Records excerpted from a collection

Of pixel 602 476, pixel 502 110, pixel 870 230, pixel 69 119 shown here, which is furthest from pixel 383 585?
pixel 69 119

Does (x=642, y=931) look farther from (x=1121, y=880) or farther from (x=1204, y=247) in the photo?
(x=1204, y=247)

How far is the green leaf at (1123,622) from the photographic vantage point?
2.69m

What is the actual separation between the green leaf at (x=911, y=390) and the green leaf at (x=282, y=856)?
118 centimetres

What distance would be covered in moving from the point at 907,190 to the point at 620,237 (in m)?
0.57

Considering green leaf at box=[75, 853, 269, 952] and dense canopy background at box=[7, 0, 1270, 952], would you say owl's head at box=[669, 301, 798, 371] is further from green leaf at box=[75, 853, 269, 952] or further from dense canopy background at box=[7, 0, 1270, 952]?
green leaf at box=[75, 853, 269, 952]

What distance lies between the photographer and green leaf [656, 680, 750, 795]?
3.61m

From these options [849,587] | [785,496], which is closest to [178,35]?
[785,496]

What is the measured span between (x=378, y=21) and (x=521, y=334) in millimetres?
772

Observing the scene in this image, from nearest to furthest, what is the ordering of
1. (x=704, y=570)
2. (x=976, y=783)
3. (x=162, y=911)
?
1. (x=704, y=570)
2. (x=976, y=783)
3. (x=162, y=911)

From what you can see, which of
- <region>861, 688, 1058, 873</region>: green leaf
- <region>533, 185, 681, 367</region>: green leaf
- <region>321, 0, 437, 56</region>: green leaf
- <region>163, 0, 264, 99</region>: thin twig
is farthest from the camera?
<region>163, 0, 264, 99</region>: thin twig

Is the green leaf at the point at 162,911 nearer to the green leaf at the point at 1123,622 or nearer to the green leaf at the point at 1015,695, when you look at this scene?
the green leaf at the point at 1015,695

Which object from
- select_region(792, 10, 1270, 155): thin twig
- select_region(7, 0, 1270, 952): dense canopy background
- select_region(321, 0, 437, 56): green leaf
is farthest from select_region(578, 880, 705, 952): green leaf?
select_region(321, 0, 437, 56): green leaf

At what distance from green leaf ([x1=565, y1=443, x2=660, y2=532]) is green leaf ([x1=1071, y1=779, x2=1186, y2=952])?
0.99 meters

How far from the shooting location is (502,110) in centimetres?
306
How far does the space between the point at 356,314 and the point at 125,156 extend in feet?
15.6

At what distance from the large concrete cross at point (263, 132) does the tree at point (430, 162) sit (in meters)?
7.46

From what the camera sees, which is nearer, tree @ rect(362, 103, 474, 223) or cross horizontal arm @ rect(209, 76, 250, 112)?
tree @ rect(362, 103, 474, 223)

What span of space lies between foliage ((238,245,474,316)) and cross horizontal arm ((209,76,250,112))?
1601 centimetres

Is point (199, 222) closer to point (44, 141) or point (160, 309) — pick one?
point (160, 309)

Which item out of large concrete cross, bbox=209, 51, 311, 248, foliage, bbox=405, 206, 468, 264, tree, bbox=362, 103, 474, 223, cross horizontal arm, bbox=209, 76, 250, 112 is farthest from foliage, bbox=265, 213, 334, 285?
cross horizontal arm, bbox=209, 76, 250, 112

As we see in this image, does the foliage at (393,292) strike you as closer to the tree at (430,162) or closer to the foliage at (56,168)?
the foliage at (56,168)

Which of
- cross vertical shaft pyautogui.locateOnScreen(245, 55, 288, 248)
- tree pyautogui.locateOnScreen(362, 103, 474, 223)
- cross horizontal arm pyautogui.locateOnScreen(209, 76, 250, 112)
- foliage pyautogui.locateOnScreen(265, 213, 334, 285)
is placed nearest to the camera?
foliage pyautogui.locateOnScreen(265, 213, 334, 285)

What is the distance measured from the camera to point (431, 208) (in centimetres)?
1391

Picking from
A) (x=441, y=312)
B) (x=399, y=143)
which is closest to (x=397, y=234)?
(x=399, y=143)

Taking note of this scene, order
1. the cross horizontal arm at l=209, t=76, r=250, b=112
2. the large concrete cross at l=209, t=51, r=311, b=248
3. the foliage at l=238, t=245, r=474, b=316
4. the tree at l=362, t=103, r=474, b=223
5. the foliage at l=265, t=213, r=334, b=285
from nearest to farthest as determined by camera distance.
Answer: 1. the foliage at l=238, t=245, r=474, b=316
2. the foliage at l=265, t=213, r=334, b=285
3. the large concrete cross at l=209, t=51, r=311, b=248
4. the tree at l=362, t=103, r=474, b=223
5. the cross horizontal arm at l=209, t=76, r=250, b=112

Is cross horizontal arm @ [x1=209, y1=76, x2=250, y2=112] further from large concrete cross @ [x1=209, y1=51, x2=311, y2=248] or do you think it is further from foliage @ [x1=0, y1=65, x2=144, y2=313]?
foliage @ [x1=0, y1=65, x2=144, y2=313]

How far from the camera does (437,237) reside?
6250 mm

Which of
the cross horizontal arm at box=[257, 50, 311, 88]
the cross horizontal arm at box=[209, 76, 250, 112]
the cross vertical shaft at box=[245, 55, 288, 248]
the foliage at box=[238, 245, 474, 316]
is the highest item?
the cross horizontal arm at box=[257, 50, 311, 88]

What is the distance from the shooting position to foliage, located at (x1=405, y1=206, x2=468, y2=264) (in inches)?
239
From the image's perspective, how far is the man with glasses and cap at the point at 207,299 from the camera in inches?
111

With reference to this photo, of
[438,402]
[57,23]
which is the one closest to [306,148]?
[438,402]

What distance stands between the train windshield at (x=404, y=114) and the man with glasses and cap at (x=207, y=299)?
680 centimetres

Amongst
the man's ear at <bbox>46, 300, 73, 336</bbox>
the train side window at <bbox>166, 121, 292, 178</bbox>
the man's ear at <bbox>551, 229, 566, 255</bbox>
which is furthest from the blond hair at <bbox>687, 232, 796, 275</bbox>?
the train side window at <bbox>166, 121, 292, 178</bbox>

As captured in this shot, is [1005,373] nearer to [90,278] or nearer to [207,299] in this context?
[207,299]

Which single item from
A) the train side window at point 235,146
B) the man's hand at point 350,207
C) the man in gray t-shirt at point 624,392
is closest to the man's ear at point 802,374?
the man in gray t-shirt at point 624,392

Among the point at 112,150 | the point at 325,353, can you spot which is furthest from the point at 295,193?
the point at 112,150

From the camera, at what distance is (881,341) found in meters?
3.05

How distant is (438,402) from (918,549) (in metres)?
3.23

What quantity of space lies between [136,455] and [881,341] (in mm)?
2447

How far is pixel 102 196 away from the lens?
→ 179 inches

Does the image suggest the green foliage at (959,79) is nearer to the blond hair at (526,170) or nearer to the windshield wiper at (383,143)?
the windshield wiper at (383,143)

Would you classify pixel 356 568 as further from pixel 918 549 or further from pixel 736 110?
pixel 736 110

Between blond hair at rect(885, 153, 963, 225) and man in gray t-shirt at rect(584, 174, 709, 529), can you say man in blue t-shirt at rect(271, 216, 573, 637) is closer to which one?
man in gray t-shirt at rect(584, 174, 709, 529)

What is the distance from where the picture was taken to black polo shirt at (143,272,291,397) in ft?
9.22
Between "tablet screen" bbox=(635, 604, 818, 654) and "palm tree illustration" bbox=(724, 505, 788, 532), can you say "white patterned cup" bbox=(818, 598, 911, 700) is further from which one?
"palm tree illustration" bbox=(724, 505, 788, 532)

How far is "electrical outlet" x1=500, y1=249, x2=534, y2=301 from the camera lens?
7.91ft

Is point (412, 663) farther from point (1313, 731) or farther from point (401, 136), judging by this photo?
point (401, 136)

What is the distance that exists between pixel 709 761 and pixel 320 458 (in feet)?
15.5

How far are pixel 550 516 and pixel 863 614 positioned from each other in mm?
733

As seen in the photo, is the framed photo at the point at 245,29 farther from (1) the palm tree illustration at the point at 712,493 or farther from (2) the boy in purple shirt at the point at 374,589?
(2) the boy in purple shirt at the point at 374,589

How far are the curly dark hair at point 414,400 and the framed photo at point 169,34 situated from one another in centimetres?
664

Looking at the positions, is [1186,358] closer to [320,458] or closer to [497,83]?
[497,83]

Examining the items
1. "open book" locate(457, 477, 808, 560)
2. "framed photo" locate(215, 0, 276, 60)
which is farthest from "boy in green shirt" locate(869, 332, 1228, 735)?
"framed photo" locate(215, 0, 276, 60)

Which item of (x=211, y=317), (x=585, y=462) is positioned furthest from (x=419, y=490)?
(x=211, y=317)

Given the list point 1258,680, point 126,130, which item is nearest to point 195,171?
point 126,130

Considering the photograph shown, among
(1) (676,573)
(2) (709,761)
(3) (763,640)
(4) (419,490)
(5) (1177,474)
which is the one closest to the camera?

* What to do
Reproduce precisely the span of lines that begins at the line containing "Is point (412, 663)" and ends with the last line of the listing.

* Exercise response
Is point (412, 663) farther from point (1313, 731) or farther from point (401, 136), judging by this photo?
point (401, 136)

What is the distance that exists between pixel 709 761 and pixel 320 458 (in feet)?
15.5

How far are pixel 550 516 and pixel 863 614 positioned from each other in mm?
733

As seen in the photo, is the framed photo at the point at 245,29 farther from (1) the palm tree illustration at the point at 712,493 or farther from (2) the boy in purple shirt at the point at 374,589?
(2) the boy in purple shirt at the point at 374,589

How far are the curly dark hair at point 414,400 and the framed photo at point 169,34 situated from one another in centimetres?
664

Looking at the positions, is [1186,358] closer to [320,458] or closer to [497,83]?
[497,83]

Examining the items
1. "open book" locate(457, 477, 808, 560)
2. "framed photo" locate(215, 0, 276, 60)
which is farthest from "boy in green shirt" locate(869, 332, 1228, 735)?
"framed photo" locate(215, 0, 276, 60)

Which item of (x=211, y=317), (x=585, y=462) is positioned furthest from (x=419, y=490)?
(x=211, y=317)

Given the list point 1258,680, point 126,130, which item is nearest to point 195,171?
point 126,130

Considering the photograph shown, among
(1) (676,573)
(2) (709,761)
(3) (763,640)
(4) (419,490)
(5) (1177,474)
which is the one closest to the camera?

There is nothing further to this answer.